John Crane is an agent for a billionaire.
That is a very unique category for employer in this compendium. There are several operatives, or groups of operatives, who work for an organization headed by a mega-rich man, or men, but to say a fellow worked for a wealthy man straight out is uncommon. No corporation. No cool (or not so cool) acronym. Just a man.
That man is Josh Sulenski, an Internet billionaire who made a scad load of money by creating a very fancy algorithm that rich people and huge corporations used to predict likely changes in the stock market a handful of seconds before they happened. All very upper atmosphere sort of stuff. But it did leave this 26 years old man extremely well off and he started buying companies that he could either shore up and then sell for even more money or keep in his orbit and make more money.
Along the way this Sulenski decided there were times when he saw something that needed fixing, something that a trained resourceful operative backed by Sulenski's money and his companies might be able to help. And that is where Crane comes in.
Crane had been, after likely an amount of time in the military, selected to be part of a highly select government department known as the Hurricane Group.
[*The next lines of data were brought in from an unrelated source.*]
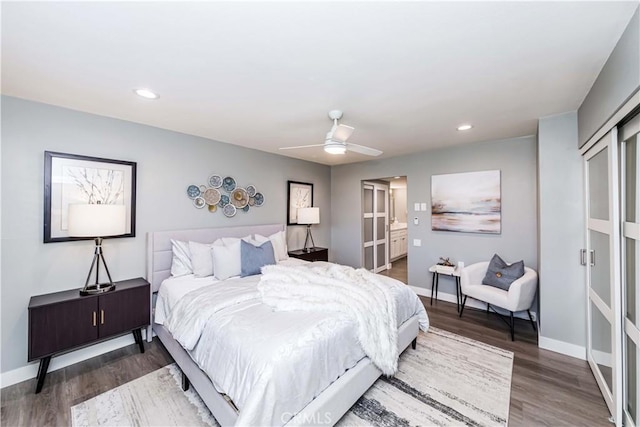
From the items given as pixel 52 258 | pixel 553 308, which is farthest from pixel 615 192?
pixel 52 258

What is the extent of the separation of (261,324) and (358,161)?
13.7ft

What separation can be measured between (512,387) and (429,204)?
2.80 m

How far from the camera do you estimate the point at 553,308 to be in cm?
276

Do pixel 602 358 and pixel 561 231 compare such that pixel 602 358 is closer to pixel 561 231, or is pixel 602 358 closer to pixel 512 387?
pixel 512 387

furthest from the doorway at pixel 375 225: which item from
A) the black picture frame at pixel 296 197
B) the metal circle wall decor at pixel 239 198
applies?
the metal circle wall decor at pixel 239 198

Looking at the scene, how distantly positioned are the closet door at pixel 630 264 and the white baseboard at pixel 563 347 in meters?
1.03

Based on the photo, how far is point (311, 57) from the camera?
1697mm

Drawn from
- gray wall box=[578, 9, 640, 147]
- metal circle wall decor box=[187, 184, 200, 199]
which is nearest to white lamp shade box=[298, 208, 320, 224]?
metal circle wall decor box=[187, 184, 200, 199]

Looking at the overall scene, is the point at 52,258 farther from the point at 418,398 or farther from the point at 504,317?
the point at 504,317

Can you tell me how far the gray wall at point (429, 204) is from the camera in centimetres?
361

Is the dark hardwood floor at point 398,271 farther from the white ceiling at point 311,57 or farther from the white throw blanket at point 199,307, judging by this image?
the white throw blanket at point 199,307

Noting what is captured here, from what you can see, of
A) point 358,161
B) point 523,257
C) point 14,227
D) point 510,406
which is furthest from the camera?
point 358,161

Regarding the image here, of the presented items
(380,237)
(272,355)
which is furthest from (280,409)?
(380,237)

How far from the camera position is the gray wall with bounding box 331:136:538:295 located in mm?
3607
This covert operation was so hidden, its budget and administrative personnel were attached to the National Oceanic and Atmospheric Administration. After an extended period of training, Crane had just completed his second mission when apparent political squabbling saw the dissolution of the group. Highly skilled and fairly experienced Crane was out of work.
He could have taken a desk job. He could have shopped his talents and impressive resume to other agencies always on the lookout for talent like his. He could have searched the Internet for the many positions like that in the private sector.
He went to Key West to chill out.
Which is where Sulenski found him and offered him a position handling little jobs here and there that might require a bit more of a personal touch. "Crane reminded himself that Josh came from a different world. He'd hired a former government field agent with the idealistic notion that he and Crane would protect the innocent and save the world. But even as he sent Crane out to do battle, Josh seemed surprised that they were up against enemies who would fight back, and fight dirty."
Crane would quickly find that he liked the money he made, liked the work he was asked to do, liked the good feeling he got from helping people, and actually liked his boss.
Good Lines:
- "The fact that Crane reluctantly agreed with [his boss, Josh] didn't make it any less annoying that Josh kept coming up with risky missions and leaving Crane to execute them."
- As Crane insists on driving, and more importantly not letting his billionaire boss drive, a Lamborghini Aventador Superveloce while they were in the Canadian Rockies, Crane explains, "This thing was built from the ground up to kill rich people."